リオ五輪でジカウイルスの拡大の可能性は低い?

2016年8月7日

コラムカテゴリ:医療・病院

おはようございます。さとうクリニックの佐藤です。今朝は「リオ五輪でジカウイルスの拡大の可能性は低い?」という報告です。
 8月5日に開幕する2016年オリンピックでは、ブラジル・リオデジャネイロに渡航する選手や観戦者が滞在中にジカウイルスに感染したり、自国へウイルスを持ち帰ったりする確率は低いと、専門家らが報告した。今回のリオ五輪では、妊娠中の妻にジカウイルスが影響することを懸念するなどの理由で、出場を辞退する選手も出ている。専門家らは、五輪目的の渡航者50万人のうち、ジカウイルスに感染するのは6~80人、症状が出るのは1~16人であり、帰国時まで伝染性を有するのは3~37人にとどまると推定している。
 米イェール大学の研究者は、「ジカウイルス感染症が流行しているのは事実だが、入手できる最良のエビデンスに基づいて方針を決定する必要があり、状況を誇張すべきではない」と述べている。ジカウイルスは妊婦が感染すると胎児の小頭症を引き起こす可能性があるが、それ以外の人にはほとんど脅威にならない。
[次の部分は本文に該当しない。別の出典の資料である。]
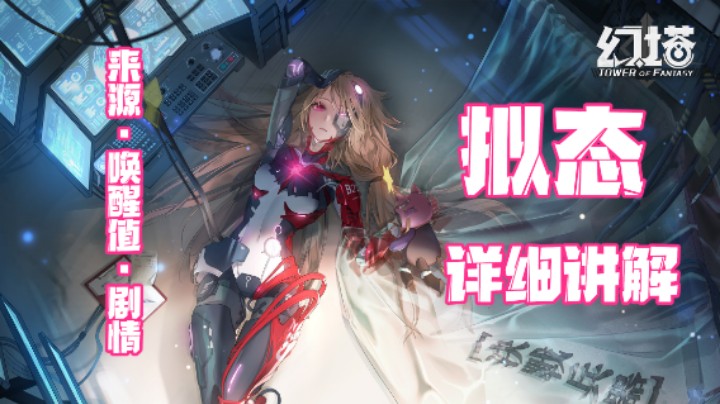 【拟态攻略】《幻塔》拟态详细讲解，来源、唤醒值和剧情等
また、ブラジルは冬であるため蚊の活動は低下しており、さらに大半の渡航者は遮蔽され空調管理された場所に滞在するため、蚊に遭遇する可能性はさらに低くなる。
 ほかにも以下のような要因から、五輪によりジカウイルス感染症が拡大する可能性は低いという。
・ウイルスは10日以内に身体から消滅するため、帰国する頃には伝染性は低くなっている。
・渡航者の半数以上は先進国に帰国するため、地元でウイルスが広がるリスクは低い。
・渡航者の3分の1は既にウイルスが存在している中南米諸国に帰国するため、流行に寄与することはない。
 米カンザス州立大学バイオセキュリティ研究所の研究者は、「リオへ行く人は、渡航の決断時にその脅威を真剣に受け止めており、現地では蚊の駆除が済んでいない裏通りに入るようなことはしないはずだ」との見解を示し、また、妊娠中の女性は五輪観戦を控えると予想している。